> _Material for this exercise_:
▽

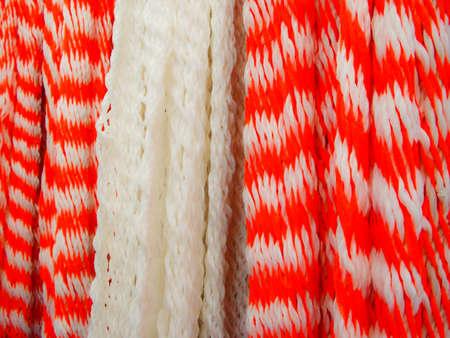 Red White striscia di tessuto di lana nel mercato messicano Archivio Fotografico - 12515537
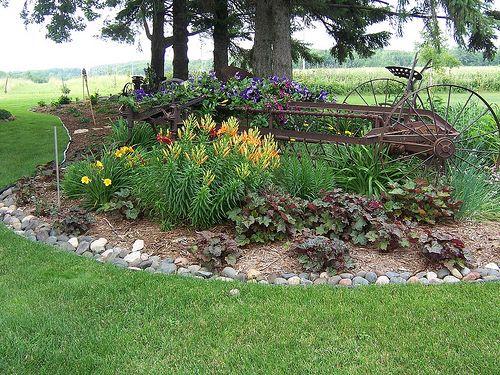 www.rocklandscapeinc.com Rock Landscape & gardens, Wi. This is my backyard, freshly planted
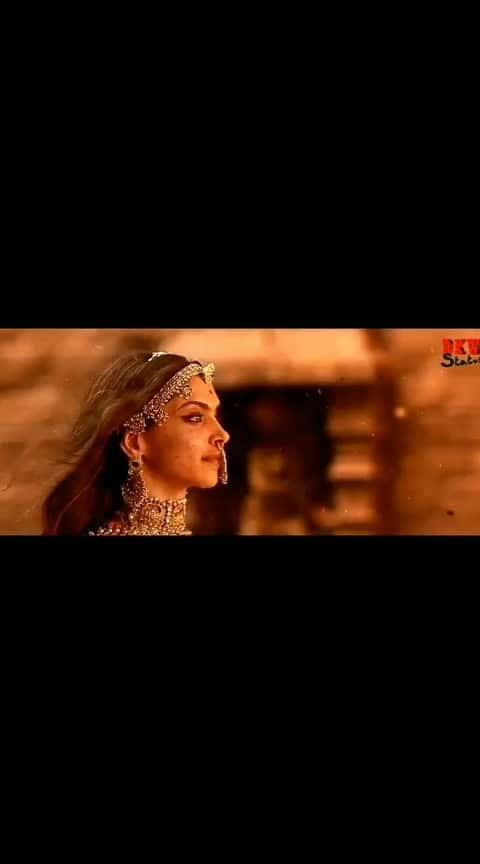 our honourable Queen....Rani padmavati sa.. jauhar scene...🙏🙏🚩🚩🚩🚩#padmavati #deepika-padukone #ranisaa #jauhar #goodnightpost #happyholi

△
▽

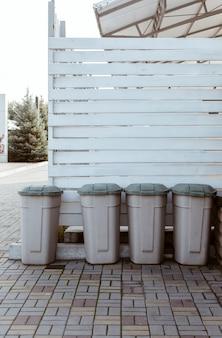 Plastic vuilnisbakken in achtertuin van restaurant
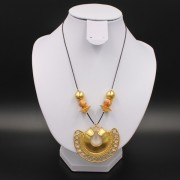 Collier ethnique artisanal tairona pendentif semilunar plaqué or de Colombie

△
▽

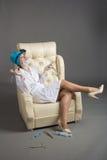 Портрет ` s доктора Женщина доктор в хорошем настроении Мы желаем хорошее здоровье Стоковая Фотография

△

Copy the lines above between the one holding "Red White striscia" and the one holding "www.rocklandscapeinc.com Rock Landscape", inclusive. Drop the pictures.

> _Response area_:
 Red White striscia di tessuto di lana nel mercato messicano Archivio Fotografico - 12515537
 www.rocklandscapeinc.com Rock Landscape & gardens, Wi. This is my backyard, freshly planted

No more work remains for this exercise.